Heuler Andrey/AFP - 13/4/16

O lobista Júlio Camargo disse à Procuradoria-Geral da República que o ex-senador Gim Argello (PTB-DF) pediu R$ 5 milhões de cada empreiteira que não desejasse ser convocada para CPIs da Petrobras no Congresso. Em três reuniões com ele, o ex-parlamentar — preso na 28ª fase da Operação Lava-Jato — afirmou que buscaria recursos com sete construtoras: Odebrecht, UTC, Toyo Setal, Camargo Corrêa, OAS, Queiroz Galvão e Engevix. Se conseguisse a empreitada, Gim arrecadaria pelo menos R$ 35 milhões, mas há informação de que a propina poderia chegar a até R$ 50 milhões (leia mais na coluna Eixo Capital, na página 23). Ao menos oficialmente, ele conseguiu R$ 7 milhões das primeiras três.

O objetivo seria bancar a campanha do ex-governador José Roberto Arruda (PR) ao Palácio do Buriti em 2014. “Gim Argello sairia como vice-governador de José Roberto Arruda”, disse Camargo em depoimento à PGR. Segundo Júlio Camargo, a Andrade Gutierrez era uma das empresas preocupadas com a CPI. Ela doou outros R$ 712 mil para a campanha do próprio ex-senador.
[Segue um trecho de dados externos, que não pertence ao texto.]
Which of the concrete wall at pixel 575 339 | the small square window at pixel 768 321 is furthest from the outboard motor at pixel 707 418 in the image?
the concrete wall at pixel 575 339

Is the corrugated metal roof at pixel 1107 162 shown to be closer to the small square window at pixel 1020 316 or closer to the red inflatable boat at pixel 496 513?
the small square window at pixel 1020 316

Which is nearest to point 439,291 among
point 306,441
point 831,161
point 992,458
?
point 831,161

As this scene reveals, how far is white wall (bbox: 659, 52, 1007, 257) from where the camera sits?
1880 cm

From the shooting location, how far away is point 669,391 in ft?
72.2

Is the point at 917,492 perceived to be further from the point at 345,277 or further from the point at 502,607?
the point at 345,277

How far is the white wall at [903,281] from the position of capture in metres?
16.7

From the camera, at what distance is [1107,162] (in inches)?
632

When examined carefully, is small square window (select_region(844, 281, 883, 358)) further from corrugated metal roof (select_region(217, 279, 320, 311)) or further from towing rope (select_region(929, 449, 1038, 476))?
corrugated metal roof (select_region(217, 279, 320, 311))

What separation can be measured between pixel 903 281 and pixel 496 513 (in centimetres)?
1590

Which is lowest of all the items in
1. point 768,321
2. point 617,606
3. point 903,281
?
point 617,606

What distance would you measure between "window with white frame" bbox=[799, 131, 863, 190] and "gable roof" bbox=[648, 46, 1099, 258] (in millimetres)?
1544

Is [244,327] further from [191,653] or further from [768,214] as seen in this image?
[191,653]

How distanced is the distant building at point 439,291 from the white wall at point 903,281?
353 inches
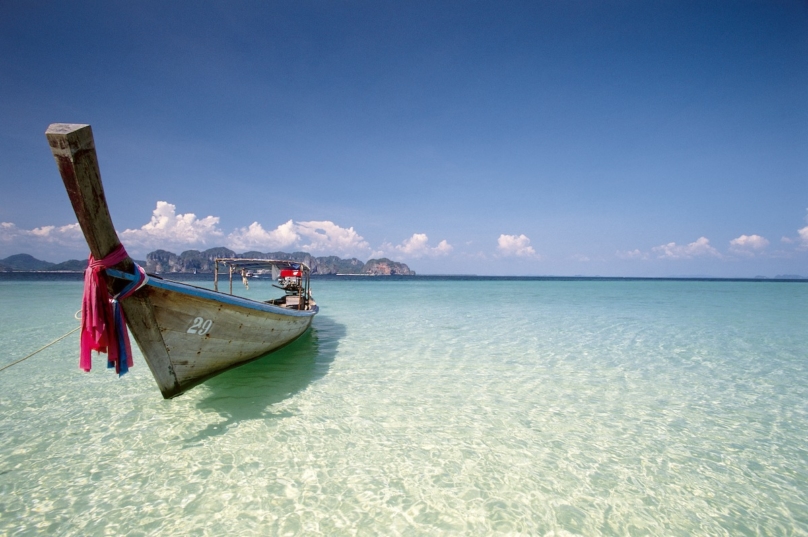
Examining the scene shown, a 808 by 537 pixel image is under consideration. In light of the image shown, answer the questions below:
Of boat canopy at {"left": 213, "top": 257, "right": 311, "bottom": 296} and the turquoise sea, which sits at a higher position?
boat canopy at {"left": 213, "top": 257, "right": 311, "bottom": 296}

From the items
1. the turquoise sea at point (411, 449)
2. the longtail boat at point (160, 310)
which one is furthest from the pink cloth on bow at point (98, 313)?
the turquoise sea at point (411, 449)

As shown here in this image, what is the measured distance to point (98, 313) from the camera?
3996 millimetres

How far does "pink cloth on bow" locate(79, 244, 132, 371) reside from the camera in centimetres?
396

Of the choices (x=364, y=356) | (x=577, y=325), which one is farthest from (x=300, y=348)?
(x=577, y=325)

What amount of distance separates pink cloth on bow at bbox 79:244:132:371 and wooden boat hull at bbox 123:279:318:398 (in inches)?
18.6

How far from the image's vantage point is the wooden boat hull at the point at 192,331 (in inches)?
193

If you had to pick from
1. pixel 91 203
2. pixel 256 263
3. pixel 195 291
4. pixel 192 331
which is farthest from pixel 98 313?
pixel 256 263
Como mostrou o portal do Correio na sexta-feira, o lobista disse ter entregue R$ 200 mil em dinheiro vivo para Gim. O publicitário Paulo Roxo, preso na 28ª fase, mas solto depois, disse à PF que foi o emissário dos valores em espécie, mas que se tratavam de euros. Ele afirmou que foi ao Rio de Janeiro, recebeu o envelope com 200 mil euros e os levou de volta a Gim.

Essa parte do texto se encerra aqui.